2025 verspricht ein guter Tropfen zu geben
Das Schneiden der Trauben im steilen Gelände erfordert Trittsicherheit und gutes Schuhwerk – besonders bei diesem unsicheren Wetter, wo ein Regenschauer das Gras im Nu noch rutschiger machen könnte. Doch Petrus zeigt sich gnädig: Er «zeukelt» nur einmal mit einem kurzen Schauer und begnügt sich sonst mit dunklen bedrohlichen Wolken. Die Arbeit hat meditativen Charakter, ist man allein in einer der langen Reihen beschäftigt, schweifen die Gedanken ab. Was im Büro vielleicht noch beschäftigt oder gar hässig gemacht hat, ist plötzlich weit weg oder wenigstens nur noch halb so wild. Ist man zu zweit auf gleicher Höhe an der Arbeit, bietet sich eine gute Gelegenheit über dieses und jenes zu plaudern. So ist zu erfahren, dass das Gegenüber bald losmuss, weil ein Cousinen-Cousins-Treffen ansteht und dass der Herr zwei Meter weiter oben morgen in die Ferien fährt. Die Gruppe in der Nachbarreihe unterhält sich angeregt über Olivenernte und die Qualität der verschiedenen Olivenöle. Etwa ein Dutzend fleissige Helfer und Helferinnen beteiligen sich dieses Jahr an der Weinlese – man müsse auch nicht im Männerchor sein, um mitzuhelfen – auch Auswärtige oder Nichtmitglieder seien willkommen. «Es gibt Mitglieder, die zwar nicht singen, aber gerne im Rebberg helfen – oder umgekehrt. Jeder macht, was er gut kann und was er mag.»

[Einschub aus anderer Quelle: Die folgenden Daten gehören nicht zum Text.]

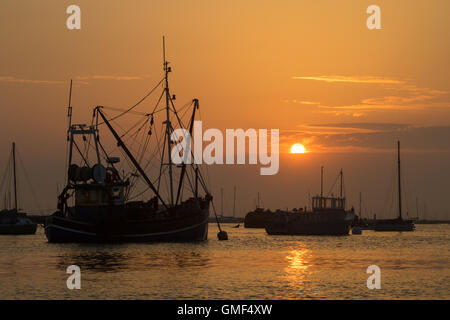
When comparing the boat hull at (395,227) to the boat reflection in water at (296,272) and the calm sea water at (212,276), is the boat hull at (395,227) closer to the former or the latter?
the calm sea water at (212,276)

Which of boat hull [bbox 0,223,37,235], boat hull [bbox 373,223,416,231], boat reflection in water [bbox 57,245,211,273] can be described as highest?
boat reflection in water [bbox 57,245,211,273]

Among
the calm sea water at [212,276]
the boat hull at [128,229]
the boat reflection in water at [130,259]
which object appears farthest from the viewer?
the boat hull at [128,229]

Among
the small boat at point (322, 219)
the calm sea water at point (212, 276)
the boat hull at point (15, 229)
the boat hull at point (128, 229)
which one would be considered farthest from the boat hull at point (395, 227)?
the calm sea water at point (212, 276)

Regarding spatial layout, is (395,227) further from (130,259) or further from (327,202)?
(130,259)

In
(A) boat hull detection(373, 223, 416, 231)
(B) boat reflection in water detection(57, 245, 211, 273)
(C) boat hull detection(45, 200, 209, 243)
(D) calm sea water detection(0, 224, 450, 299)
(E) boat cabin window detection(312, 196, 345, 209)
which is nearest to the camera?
(D) calm sea water detection(0, 224, 450, 299)

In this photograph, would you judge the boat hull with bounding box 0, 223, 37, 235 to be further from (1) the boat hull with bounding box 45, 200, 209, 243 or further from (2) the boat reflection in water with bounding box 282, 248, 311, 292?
(2) the boat reflection in water with bounding box 282, 248, 311, 292

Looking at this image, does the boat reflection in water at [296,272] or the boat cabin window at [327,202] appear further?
the boat cabin window at [327,202]

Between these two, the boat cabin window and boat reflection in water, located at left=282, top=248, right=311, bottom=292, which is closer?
boat reflection in water, located at left=282, top=248, right=311, bottom=292

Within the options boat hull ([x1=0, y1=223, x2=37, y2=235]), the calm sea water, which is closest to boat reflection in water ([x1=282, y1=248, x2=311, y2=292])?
the calm sea water

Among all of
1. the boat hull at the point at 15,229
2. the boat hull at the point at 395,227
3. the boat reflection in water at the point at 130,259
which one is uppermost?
the boat reflection in water at the point at 130,259

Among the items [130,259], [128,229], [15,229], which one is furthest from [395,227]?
[130,259]

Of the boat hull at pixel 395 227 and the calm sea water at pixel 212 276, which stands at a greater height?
the calm sea water at pixel 212 276

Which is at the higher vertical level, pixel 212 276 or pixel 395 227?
pixel 212 276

Berufliches, Vergangenes, Gfreuts und weniger Schönes, vieles hält Einzug in die Gespräche und lässt die Wümmet noch kurzweiliger werden, als sie eh schon ist. Nach etwas mehr als zweieinhalb Stunden sind alle Trauben geerntet. Die Träger haben sie in unzähligen Auf- und Abstiegen durch den Rebberg zum Lastwagen unten an der Strasse gebracht, wo auf der Ladefläche drei grosse Stahlfässer bereitstehen. «Die Ausbeute des Tages liegt bei 855 Kilogramm, eine eher durchschnittliche Menge, was auch daran liegt, dass wir wegen der Neubepflanzung nur rund 60 Prozent der Fläche nutzen können», erklärt Pascal Mettler. «Daraus ergeben sich etwa 900 Halbliterflaschen ‹Ettehuser Sängerwy›. Mit seinen 77 Öchslegraden wird es ein sehr guter Tropfen.»

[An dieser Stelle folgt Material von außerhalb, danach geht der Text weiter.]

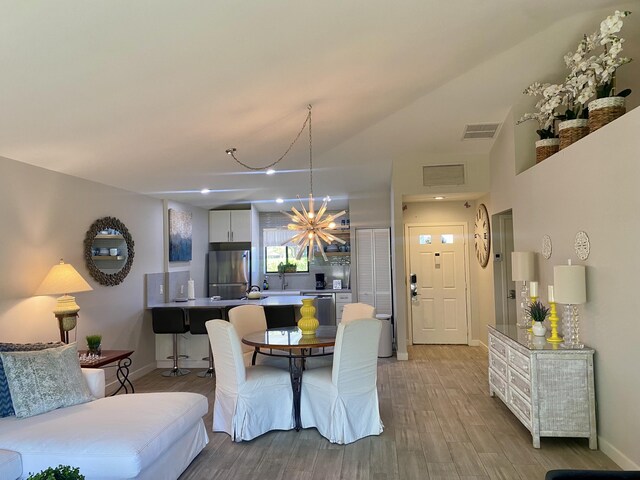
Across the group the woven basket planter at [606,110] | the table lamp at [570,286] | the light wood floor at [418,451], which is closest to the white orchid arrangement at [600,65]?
the woven basket planter at [606,110]

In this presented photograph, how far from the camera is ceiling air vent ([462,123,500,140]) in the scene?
17.5ft

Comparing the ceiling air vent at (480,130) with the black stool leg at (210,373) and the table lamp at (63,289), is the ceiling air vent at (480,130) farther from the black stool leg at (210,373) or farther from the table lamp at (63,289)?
the table lamp at (63,289)

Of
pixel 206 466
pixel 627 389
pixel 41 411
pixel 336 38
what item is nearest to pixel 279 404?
pixel 206 466

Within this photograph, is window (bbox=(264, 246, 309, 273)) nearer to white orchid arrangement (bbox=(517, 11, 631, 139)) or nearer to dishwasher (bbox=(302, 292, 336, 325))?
dishwasher (bbox=(302, 292, 336, 325))

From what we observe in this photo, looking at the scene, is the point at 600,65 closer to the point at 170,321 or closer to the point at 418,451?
the point at 418,451

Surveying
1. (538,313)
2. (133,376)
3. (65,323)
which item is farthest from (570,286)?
(133,376)

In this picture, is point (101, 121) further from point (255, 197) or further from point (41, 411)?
point (255, 197)

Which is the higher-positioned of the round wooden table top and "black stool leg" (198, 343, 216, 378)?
the round wooden table top

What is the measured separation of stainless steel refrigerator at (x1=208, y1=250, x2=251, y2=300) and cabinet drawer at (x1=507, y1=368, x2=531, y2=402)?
4.80 metres

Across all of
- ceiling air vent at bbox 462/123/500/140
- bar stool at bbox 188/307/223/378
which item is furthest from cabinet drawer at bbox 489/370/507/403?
bar stool at bbox 188/307/223/378

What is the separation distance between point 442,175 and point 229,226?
3.78 meters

Bestnote fürs Wümmet-Vergnügen
Den Abschluss der Traubenlese macht – wie üblich – ein gemütliches gemeinsames Mittagessen; aber erst, nachdem Scheren und Hände vom klebrigen Traubensaft befreit sind, die leeren Eimer im Rebhaus gestapelt und alles ordentlich versorgt ist.

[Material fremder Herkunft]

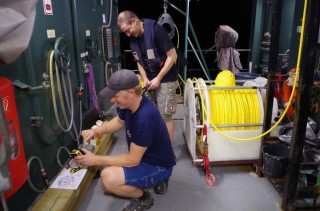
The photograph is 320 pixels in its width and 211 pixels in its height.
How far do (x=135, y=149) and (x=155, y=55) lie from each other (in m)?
1.32

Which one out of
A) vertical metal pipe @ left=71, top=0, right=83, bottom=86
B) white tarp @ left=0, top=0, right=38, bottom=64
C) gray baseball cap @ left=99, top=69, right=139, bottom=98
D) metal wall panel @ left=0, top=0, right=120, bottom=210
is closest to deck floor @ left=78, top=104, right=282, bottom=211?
metal wall panel @ left=0, top=0, right=120, bottom=210

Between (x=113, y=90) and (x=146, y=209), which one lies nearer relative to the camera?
(x=113, y=90)

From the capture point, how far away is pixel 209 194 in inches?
Answer: 97.0

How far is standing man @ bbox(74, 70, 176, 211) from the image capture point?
190cm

Probieren kann man den Wein bei verschiedenen Anlässen im Dorf, besonders natürlich bei jenen des Männerchors. Pascal Mettler verweist ausdrücklich auf die 50-Jahr-Jubiläumsfeier am 8. November: «Dann wird sogar der Chorus Elgg zu Gast bei uns sein». Ob der Jahrgang 2025 von den Weinjuroren prämiert wird, lässt sich heute noch nicht sagen. Sicher ist aber: Würden Freude und Spass an der Wümmet bewertet, stünden sie ganz oben auf dem Podest.